In the past, I felt like I had to explain why I couldn’t do something. As if just not wanting to do it wasn’t a good enough reason java 32 bit kostenlos downloaden. Almost like I had to have something else going on at the same time and it gave me a reason why I couldn’t do it. I’m sure you all feel the same way sometimes. As if you owe an explanation as to why you can’t do something. I have been there.
Now, I just say no. And here’s what makes it easy for me. When faced with a breast cancer diagnosis, you learn very quickly that no one is promised a full, long life. It now becomes clearer than ever that you don’t know how much time you have here on Earth. And when you beat it through surgery, chemo and radiation, you live the rest of your life wondering, but never knowing, if it will come back.
So every second, every minute and every hour of the day you want to spend doing what you want to be doing.

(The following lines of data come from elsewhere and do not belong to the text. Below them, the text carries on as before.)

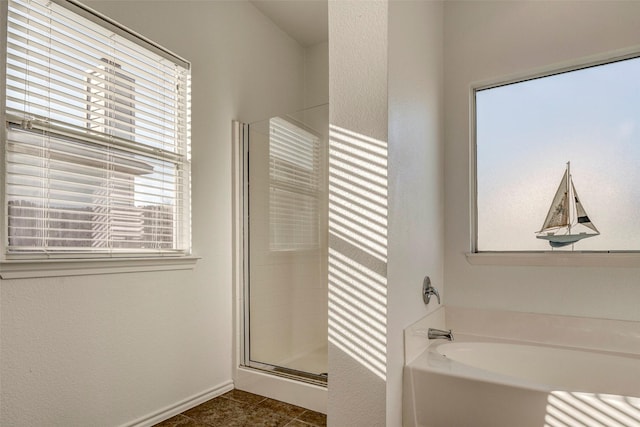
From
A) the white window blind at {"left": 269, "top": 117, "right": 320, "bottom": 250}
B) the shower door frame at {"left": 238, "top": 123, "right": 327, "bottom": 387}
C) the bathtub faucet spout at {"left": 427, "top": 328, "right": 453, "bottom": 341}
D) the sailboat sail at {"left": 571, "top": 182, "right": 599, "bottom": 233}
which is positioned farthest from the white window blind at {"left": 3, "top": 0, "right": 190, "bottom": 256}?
the sailboat sail at {"left": 571, "top": 182, "right": 599, "bottom": 233}

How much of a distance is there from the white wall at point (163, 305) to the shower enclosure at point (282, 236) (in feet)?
0.52

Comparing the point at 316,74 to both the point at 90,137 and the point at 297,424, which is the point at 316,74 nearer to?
the point at 90,137

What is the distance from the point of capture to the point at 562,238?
1860 mm

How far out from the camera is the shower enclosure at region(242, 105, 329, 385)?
96.6 inches

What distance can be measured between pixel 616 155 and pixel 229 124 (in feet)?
7.34

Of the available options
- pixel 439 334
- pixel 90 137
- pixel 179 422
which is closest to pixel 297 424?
pixel 179 422

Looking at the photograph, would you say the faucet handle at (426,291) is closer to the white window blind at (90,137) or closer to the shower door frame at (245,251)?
the shower door frame at (245,251)

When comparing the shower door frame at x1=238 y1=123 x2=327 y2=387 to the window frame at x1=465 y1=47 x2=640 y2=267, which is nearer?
the window frame at x1=465 y1=47 x2=640 y2=267

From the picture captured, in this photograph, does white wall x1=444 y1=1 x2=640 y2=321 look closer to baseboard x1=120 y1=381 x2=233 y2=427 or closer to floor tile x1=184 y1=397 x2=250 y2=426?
floor tile x1=184 y1=397 x2=250 y2=426

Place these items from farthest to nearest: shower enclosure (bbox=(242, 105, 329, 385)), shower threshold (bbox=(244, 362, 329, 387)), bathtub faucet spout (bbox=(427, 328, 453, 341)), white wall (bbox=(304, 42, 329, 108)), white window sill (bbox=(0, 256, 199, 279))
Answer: white wall (bbox=(304, 42, 329, 108)) < shower enclosure (bbox=(242, 105, 329, 385)) < shower threshold (bbox=(244, 362, 329, 387)) < bathtub faucet spout (bbox=(427, 328, 453, 341)) < white window sill (bbox=(0, 256, 199, 279))

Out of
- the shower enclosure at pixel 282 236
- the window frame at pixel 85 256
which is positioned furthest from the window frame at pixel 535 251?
the window frame at pixel 85 256

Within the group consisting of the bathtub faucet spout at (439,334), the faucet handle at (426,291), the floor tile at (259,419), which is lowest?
the floor tile at (259,419)

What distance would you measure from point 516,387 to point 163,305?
175 cm

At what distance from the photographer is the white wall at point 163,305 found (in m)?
1.55
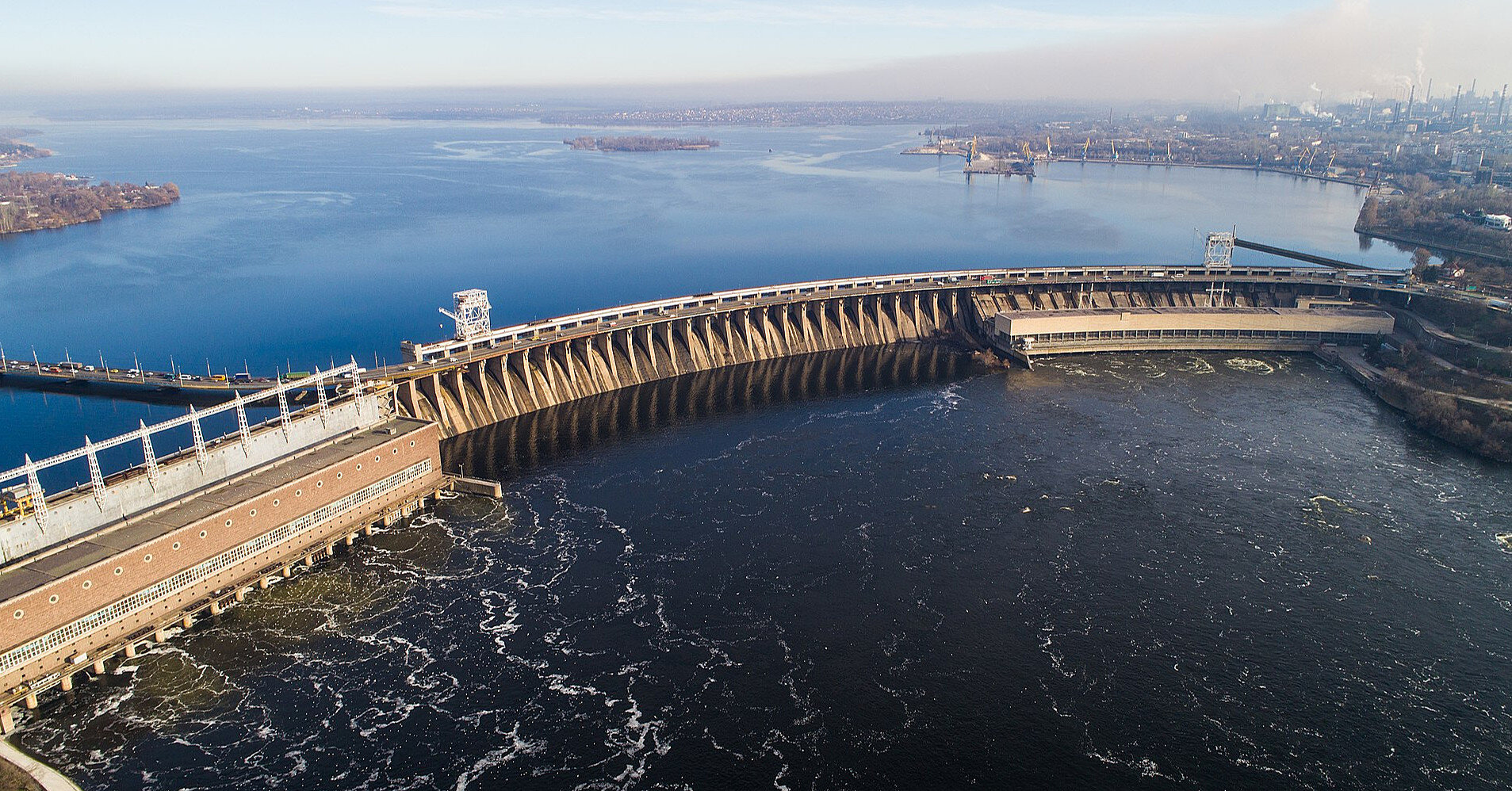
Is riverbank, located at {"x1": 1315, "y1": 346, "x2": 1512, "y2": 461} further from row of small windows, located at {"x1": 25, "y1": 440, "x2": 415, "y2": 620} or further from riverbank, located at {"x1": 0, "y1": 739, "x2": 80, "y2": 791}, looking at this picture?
riverbank, located at {"x1": 0, "y1": 739, "x2": 80, "y2": 791}

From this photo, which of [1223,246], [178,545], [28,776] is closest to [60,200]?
[178,545]

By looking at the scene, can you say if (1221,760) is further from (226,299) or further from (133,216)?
(133,216)

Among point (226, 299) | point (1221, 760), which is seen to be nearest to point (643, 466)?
point (1221, 760)

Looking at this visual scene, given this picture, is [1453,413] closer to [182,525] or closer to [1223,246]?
[1223,246]

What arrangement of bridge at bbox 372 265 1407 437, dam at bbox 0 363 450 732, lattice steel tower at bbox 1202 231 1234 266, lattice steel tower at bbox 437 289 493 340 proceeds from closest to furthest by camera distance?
dam at bbox 0 363 450 732
bridge at bbox 372 265 1407 437
lattice steel tower at bbox 437 289 493 340
lattice steel tower at bbox 1202 231 1234 266

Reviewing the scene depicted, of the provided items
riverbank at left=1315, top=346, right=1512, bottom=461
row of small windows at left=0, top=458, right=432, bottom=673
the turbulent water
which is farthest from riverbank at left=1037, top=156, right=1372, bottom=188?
row of small windows at left=0, top=458, right=432, bottom=673

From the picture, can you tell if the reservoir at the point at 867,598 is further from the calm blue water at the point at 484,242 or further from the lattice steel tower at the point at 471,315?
the lattice steel tower at the point at 471,315

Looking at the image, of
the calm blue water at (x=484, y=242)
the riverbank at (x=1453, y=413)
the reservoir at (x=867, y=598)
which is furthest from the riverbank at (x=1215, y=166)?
the reservoir at (x=867, y=598)
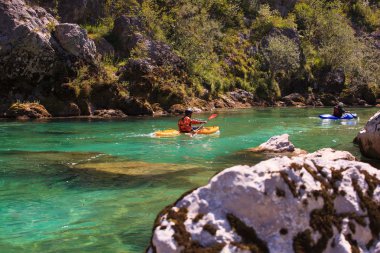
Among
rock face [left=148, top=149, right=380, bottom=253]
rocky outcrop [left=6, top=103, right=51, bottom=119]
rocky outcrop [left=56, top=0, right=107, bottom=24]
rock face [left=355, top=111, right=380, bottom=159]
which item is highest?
rocky outcrop [left=56, top=0, right=107, bottom=24]

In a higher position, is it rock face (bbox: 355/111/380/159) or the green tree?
the green tree

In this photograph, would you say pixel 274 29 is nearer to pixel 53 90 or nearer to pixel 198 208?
pixel 53 90

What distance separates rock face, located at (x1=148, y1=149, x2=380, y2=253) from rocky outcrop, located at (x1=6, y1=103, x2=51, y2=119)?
2740 centimetres

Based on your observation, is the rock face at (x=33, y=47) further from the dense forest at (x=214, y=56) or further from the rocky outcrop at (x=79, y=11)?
the rocky outcrop at (x=79, y=11)

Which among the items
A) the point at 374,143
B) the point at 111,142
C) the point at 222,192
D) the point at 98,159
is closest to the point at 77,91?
the point at 111,142

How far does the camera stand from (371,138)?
14039mm

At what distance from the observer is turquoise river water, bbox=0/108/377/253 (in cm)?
680

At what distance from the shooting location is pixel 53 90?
1267 inches

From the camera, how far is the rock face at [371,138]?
13.8 metres

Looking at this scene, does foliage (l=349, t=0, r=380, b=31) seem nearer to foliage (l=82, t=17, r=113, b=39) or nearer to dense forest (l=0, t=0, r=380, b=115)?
dense forest (l=0, t=0, r=380, b=115)

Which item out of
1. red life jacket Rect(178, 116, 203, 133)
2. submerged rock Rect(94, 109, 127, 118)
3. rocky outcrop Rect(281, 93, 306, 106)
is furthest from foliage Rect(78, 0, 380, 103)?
red life jacket Rect(178, 116, 203, 133)

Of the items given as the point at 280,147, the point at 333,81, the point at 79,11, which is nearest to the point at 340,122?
the point at 280,147

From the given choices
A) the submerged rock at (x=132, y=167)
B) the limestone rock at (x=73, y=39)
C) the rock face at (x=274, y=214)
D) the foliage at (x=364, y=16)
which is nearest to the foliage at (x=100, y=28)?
the limestone rock at (x=73, y=39)

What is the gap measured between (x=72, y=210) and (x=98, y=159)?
6281 millimetres
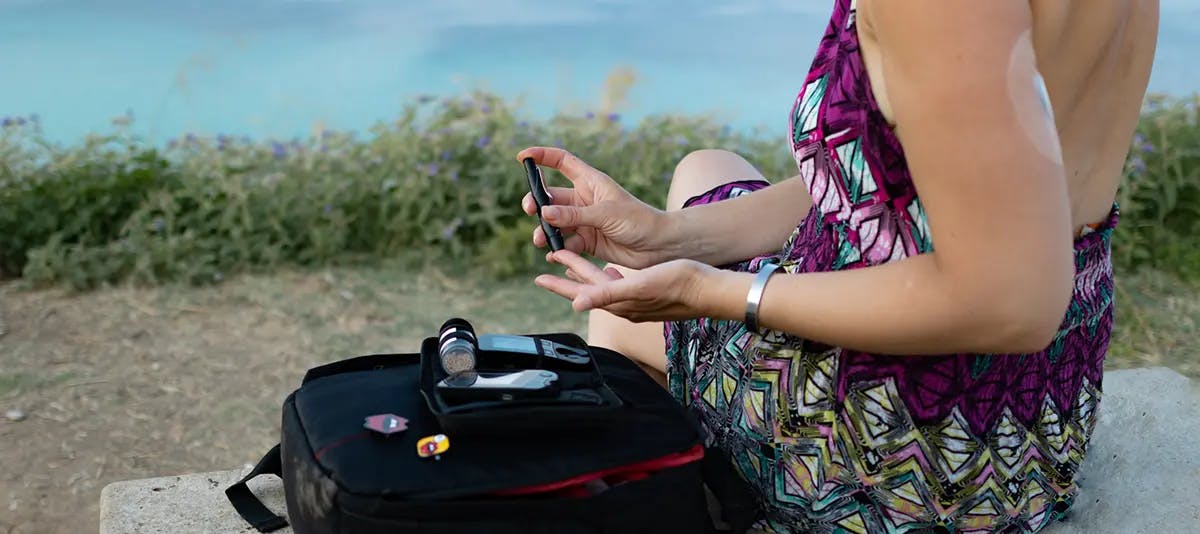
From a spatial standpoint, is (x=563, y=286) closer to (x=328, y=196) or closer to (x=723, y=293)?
(x=723, y=293)

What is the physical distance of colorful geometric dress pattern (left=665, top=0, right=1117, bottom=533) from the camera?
1423mm

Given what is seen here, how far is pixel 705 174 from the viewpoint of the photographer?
211 cm

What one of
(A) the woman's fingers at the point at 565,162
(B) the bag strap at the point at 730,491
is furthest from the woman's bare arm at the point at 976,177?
(A) the woman's fingers at the point at 565,162

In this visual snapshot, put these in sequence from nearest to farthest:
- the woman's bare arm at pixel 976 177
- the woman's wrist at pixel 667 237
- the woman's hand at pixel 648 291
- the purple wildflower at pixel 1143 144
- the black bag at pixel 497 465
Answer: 1. the woman's bare arm at pixel 976 177
2. the black bag at pixel 497 465
3. the woman's hand at pixel 648 291
4. the woman's wrist at pixel 667 237
5. the purple wildflower at pixel 1143 144

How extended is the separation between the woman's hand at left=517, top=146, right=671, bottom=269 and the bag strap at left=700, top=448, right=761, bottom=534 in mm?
379

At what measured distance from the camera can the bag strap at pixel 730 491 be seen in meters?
1.59

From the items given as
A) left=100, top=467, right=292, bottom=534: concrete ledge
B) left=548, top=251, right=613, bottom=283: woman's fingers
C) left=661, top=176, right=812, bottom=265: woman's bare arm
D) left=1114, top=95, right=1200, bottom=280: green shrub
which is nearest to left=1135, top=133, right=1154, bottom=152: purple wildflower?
left=1114, top=95, right=1200, bottom=280: green shrub

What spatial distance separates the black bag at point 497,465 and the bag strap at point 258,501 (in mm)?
252

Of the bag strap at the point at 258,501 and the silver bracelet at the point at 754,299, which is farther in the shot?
the bag strap at the point at 258,501

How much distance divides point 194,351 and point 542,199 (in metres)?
2.04

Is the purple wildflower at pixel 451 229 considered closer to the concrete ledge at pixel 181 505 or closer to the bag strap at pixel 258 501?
the concrete ledge at pixel 181 505

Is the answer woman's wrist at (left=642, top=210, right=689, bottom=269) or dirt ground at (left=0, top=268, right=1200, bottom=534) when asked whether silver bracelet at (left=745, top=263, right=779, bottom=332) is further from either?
dirt ground at (left=0, top=268, right=1200, bottom=534)

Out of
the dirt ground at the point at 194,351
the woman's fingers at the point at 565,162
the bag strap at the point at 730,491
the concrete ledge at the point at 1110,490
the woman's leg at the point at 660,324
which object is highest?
the woman's fingers at the point at 565,162

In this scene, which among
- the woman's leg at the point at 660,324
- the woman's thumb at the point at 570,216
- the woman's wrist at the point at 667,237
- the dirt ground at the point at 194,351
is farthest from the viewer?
the dirt ground at the point at 194,351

Doing what makes you happy and what honors your own soul. Wasting time doing things you don’t want to do is simply not an option anymore. I am now more than ever aware of time and the inevitable lack thereof.
So please, don’t wait for a life altering event or diagnosis to take inventory of your own daily life. Notice how many times you say yes to something when you really want to say no. How many times do you put the needs of someone else over your own? What are you doing that is taking time away from what you really want to be doing?
None of us knows how long we will have here in our one lifetime. Don’t give up any more of what makes you happy and gives you joy by doing things you don’t want to do.
In other words…start saying yes…to saying no.